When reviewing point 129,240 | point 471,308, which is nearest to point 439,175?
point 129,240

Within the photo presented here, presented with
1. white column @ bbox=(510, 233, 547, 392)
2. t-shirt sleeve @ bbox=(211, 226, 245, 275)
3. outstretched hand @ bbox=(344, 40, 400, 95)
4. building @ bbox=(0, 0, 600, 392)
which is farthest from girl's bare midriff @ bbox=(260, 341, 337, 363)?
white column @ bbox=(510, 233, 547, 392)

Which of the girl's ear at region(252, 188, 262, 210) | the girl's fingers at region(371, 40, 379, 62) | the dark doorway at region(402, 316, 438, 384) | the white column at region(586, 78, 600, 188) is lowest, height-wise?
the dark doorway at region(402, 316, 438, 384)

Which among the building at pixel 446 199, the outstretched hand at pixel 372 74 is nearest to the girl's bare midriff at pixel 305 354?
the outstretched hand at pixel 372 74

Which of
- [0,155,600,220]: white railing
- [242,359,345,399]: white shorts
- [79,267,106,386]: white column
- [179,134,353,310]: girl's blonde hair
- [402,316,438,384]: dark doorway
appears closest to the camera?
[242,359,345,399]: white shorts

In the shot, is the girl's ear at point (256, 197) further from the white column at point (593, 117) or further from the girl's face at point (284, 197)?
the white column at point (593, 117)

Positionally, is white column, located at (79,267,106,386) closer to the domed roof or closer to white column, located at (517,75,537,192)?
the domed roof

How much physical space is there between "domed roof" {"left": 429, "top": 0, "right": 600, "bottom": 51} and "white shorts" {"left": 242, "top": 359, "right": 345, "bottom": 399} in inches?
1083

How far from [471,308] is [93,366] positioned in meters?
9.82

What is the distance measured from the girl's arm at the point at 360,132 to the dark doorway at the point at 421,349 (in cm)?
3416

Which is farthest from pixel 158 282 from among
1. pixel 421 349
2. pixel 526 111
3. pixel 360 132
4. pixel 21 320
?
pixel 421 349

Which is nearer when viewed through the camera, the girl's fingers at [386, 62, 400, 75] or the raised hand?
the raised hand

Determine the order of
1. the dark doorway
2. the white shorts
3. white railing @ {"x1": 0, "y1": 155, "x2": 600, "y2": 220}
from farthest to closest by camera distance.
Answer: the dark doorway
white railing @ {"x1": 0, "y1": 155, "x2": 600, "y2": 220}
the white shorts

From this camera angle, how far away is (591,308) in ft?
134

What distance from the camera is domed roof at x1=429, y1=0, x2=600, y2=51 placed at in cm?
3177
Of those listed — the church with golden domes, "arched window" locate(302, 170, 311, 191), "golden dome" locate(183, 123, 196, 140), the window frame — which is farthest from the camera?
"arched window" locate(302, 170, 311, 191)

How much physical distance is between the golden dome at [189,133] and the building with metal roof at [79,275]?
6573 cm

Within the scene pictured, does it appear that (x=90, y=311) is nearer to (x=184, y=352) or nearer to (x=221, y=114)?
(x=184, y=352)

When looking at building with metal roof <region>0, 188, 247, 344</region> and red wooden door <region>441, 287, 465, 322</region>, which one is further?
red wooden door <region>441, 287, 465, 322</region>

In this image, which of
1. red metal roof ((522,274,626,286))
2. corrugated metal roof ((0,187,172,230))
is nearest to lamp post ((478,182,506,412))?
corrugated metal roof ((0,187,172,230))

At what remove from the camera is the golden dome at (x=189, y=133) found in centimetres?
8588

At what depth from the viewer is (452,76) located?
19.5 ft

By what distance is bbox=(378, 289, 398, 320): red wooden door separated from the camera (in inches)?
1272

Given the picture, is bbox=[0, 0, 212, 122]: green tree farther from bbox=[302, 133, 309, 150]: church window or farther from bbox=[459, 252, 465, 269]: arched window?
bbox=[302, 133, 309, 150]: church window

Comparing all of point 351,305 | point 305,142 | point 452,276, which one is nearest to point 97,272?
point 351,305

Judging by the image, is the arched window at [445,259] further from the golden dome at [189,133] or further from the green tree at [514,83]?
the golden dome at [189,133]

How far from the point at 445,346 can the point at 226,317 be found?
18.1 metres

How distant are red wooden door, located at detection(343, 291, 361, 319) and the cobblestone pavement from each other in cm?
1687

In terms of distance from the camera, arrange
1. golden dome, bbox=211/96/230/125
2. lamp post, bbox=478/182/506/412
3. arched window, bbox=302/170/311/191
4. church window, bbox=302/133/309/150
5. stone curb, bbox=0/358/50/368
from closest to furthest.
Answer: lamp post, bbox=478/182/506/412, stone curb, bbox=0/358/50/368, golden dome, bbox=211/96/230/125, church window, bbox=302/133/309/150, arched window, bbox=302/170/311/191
########################################
- [What to work on] Reproduce the material in full, with no word added or dropped.

- [The output]
When reviewing point 129,240 | point 471,308, which is nearest to point 439,175?
point 129,240

Within the photo presented here, presented with
1. white column @ bbox=(510, 233, 547, 392)
2. t-shirt sleeve @ bbox=(211, 226, 245, 275)
3. outstretched hand @ bbox=(344, 40, 400, 95)
4. building @ bbox=(0, 0, 600, 392)
which is farthest from girl's bare midriff @ bbox=(260, 341, 337, 363)?
white column @ bbox=(510, 233, 547, 392)

Which of the girl's ear at region(252, 188, 262, 210) | the girl's fingers at region(371, 40, 379, 62) | the dark doorway at region(402, 316, 438, 384) | the white column at region(586, 78, 600, 188) is lowest, height-wise?
the dark doorway at region(402, 316, 438, 384)

Which among the building at pixel 446 199, the outstretched hand at pixel 372 74 is nearest to the girl's bare midriff at pixel 305 354?
the outstretched hand at pixel 372 74

Which of
- [0,155,600,220]: white railing
- [242,359,345,399]: white shorts
- [79,267,106,386]: white column
- [179,134,353,310]: girl's blonde hair
- [402,316,438,384]: dark doorway
appears closest to the camera?
[242,359,345,399]: white shorts

In the shot, is the girl's ear at point (256, 197) further from the white column at point (593, 117) or further from the girl's face at point (284, 197)?
the white column at point (593, 117)

Positionally, is white column, located at (79,267,106,386) closer to the domed roof or closer to white column, located at (517,75,537,192)?
the domed roof

How much physical space is there between "domed roof" {"left": 429, "top": 0, "right": 600, "bottom": 51} and "white shorts" {"left": 242, "top": 359, "right": 345, "bottom": 399} in inches?
1083

How far from [471,308] is [93,366] positioned in meters?
9.82

What is the distance measured from the girl's arm at the point at 360,132 to the dark doorway at the point at 421,349 (in cm)?
3416

Which is farthest from pixel 158 282 from among
1. pixel 421 349
2. pixel 526 111
3. pixel 360 132
4. pixel 21 320
?
pixel 421 349

Which is nearer when viewed through the camera, the girl's fingers at [386, 62, 400, 75] or the raised hand?
the raised hand

Determine the order of
1. the dark doorway
2. the white shorts
3. white railing @ {"x1": 0, "y1": 155, "x2": 600, "y2": 220}
from farthest to closest by camera distance.
Answer: the dark doorway
white railing @ {"x1": 0, "y1": 155, "x2": 600, "y2": 220}
the white shorts

From this camera angle, how far away is (591,308) in ft?
134

What distance from the camera is domed roof at x1=429, y1=0, x2=600, y2=51 placed at in cm?
3177
Of those listed — the church with golden domes, "arched window" locate(302, 170, 311, 191), "golden dome" locate(183, 123, 196, 140), the window frame — which is farthest from the camera?
"arched window" locate(302, 170, 311, 191)

How much physical distance is between the golden dome at [189,133] and the building with metal roof at [79,275]?
6573 cm

Within the scene pictured, does it appear that (x=90, y=311) is nearer to (x=184, y=352) or nearer to (x=221, y=114)?
(x=184, y=352)

When looking at building with metal roof <region>0, 188, 247, 344</region> and red wooden door <region>441, 287, 465, 322</region>, which one is further?
red wooden door <region>441, 287, 465, 322</region>

In this image, which of
1. red metal roof ((522,274,626,286))
2. corrugated metal roof ((0,187,172,230))
is nearest to lamp post ((478,182,506,412))?
corrugated metal roof ((0,187,172,230))

At what remove from the camera is the golden dome at (x=189, y=133) found in centimetres?
8588

At what depth from the viewer is (452,76) located?
19.5 ft

By what distance is bbox=(378, 289, 398, 320): red wooden door separated from the camera (in inches)?
1272

Given the picture, is bbox=[0, 0, 212, 122]: green tree farther from bbox=[302, 133, 309, 150]: church window or farther from bbox=[459, 252, 465, 269]: arched window?
bbox=[302, 133, 309, 150]: church window

Comparing all of point 351,305 | point 305,142 | point 452,276, which one is nearest to point 97,272?
point 351,305

Judging by the image, is the arched window at [445,259] further from the golden dome at [189,133] or further from the green tree at [514,83]?
the golden dome at [189,133]

How far from the point at 445,346 can the point at 226,317 be found?
18.1 metres

How distant are red wooden door, located at detection(343, 291, 361, 319) and the cobblestone pavement from each other in cm?
1687

In terms of distance from the camera, arrange
1. golden dome, bbox=211/96/230/125
2. lamp post, bbox=478/182/506/412
3. arched window, bbox=302/170/311/191
4. church window, bbox=302/133/309/150
5. stone curb, bbox=0/358/50/368
from closest to furthest.
Answer: lamp post, bbox=478/182/506/412, stone curb, bbox=0/358/50/368, golden dome, bbox=211/96/230/125, church window, bbox=302/133/309/150, arched window, bbox=302/170/311/191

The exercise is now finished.